Mathematics

B. A. RYMARENKO

ON REAL ENTIRE FUNCTIONS BELONGING TO THE CLASS \(W_{\sigma}^{(1)}\)

(Presented by Academician S. N. Bernstein on 31 X 1964)

Denote by \(W_{\sigma}^{(1)}\) the class of real entire functions \(\varphi_{\sigma}(z)=\sum_{k=0}^{\infty} c_k z^k\) of finite degree \(\sigma\), nonnegative on the real axis and such that

\[ A_{\varphi_\sigma}\equiv \|\varphi_\sigma\|=\int_{-\infty}^{\infty}\varphi_\sigma(x)\,dx<\infty . \tag{1} \]

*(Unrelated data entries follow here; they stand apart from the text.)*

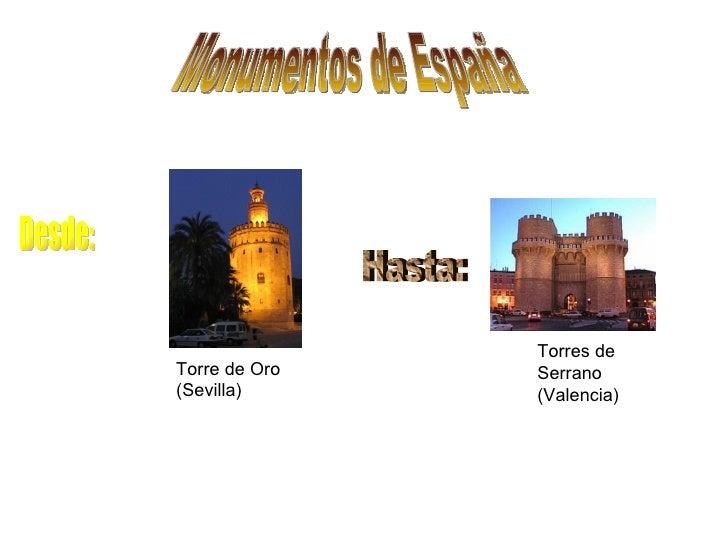 Monumentos de España Desde: Hasta: Torres de Serrano (Valencia) Torre de Oro ( Sevilla)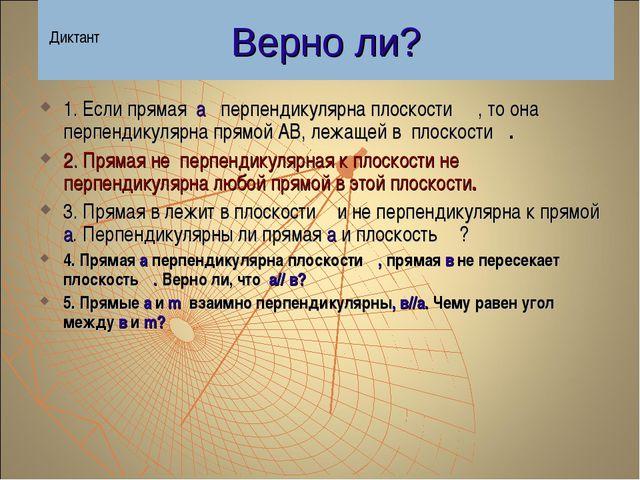 Верно ли? 1. Если прямая а перпендикулярна плоскости β , то она перпендикуляр...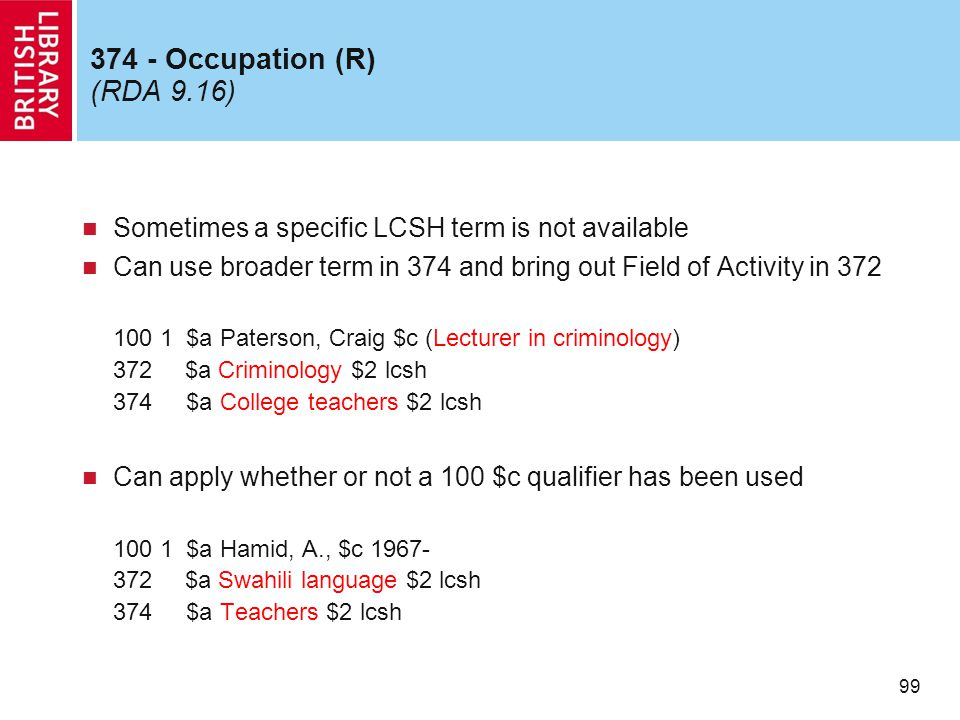 99 374 - Occupation (R) (RDA 9.16) Sometimes a specific LCSH term is not available Can use broader term in 374 and bring out Field of Activity in 372 100 1 $a Paterson, Craig $c (Lecturer in criminology) 372 $a Criminology $2 lcsh 374 $a College teachers $2 lcsh Can apply whether or not a 100 $c qualifier has been used 100 1 $a Hamid, A., $c 1967- 372 $a Swahili language $2 lcsh 374 $a Teachers $2 lcsh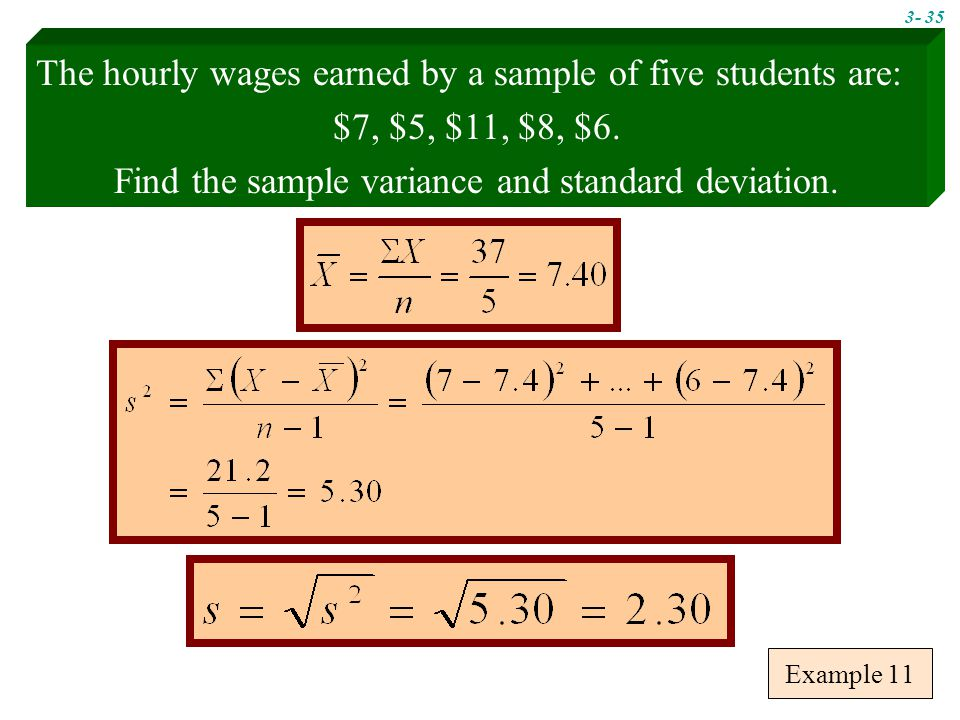 Example 11 The hourly wages earned by a sample of five students are: $7, $5, $11, $8, $6.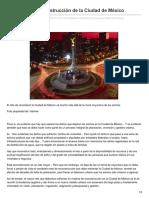 21/Noviembre/2017 La verdadera reconstrucción de la Ciudad de México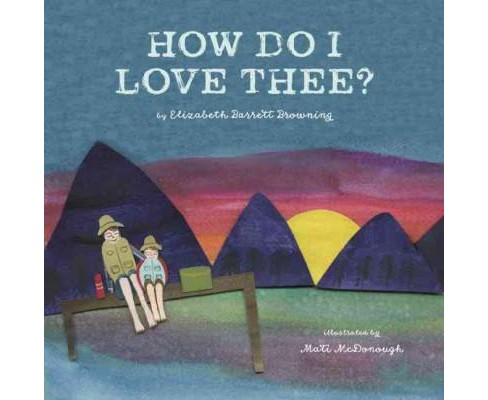 How Do I Love Thee? (Hardcover) (Elizabeth Barrett Browning) - image 1 of 1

Let \(F_j(\varphi_\sigma)\) \((j=1,\ldots,s)\) be linear functionals defined on the set \(W_\sigma\). We shall call a function \(\varphi_\sigma^*(x)\in W_\sigma^{(1)}\) an extremal function of the problem if its norm \(A_{\varphi_\sigma}\) assumes the smallest value among the norms of all functions \(\varphi_\sigma(x)\in W_\sigma^{(1)}\) subject to the constraints

\[ F_j(\varphi_\sigma)=\gamma_j\qquad (j=1,\ldots,s), \tag{2} \]

where \(\gamma_j\) are prescribed real numbers (we shall consider only admissible constraints, i.e., those compatible and not contradicting the membership of the functions \(\varphi_\sigma(x)\) in the class \(W_\sigma^{(1)}\)). Then the following holds.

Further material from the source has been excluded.